Sengoku 2 (Note: Also known as Legacy of the Warring States 2 (戦国伝承 2, Sengoku Denshō Tsū) in Japan.) is a 1993 beat 'em up video game developed and published by SNK for the Neo Geo arcade and home platforms. It is the second installment of the Sengoku series. It was first released for the Neo Geo and Neo Geo CD consoles. In 2009 the series was compiled on a CD titled Sengoku Anthology for the PlayStation 2 and Windows.
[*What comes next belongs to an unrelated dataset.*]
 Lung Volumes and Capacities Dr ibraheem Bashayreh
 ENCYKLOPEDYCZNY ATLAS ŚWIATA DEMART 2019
The Neo Geo version was re-released on the Virtual Console for the Wii in Japan on November 8, 2012, and in the PAL region on February 7, 2013. Hamster Corporation re-released the game as part of their ACA Neo Geo series for the PlayStation 4, Xbox One, Nintendo Switch, Windows, Android and iOS.

== Gameplay ==

Gameplay screenshot.

The gameplay is similar to Sengoku, except that the playable character is constantly armed with a sword for they which can initiate wide plane attacks and vertical slashes. Pressing both attack buttons together allows the character to block or dodge attacks. Another button combo gets the character to perform a special trick attack. The character can also jump and do jump attacks. Occasionally the character would be mounted on horseback and have to carefully hack and slash enemies during a canter.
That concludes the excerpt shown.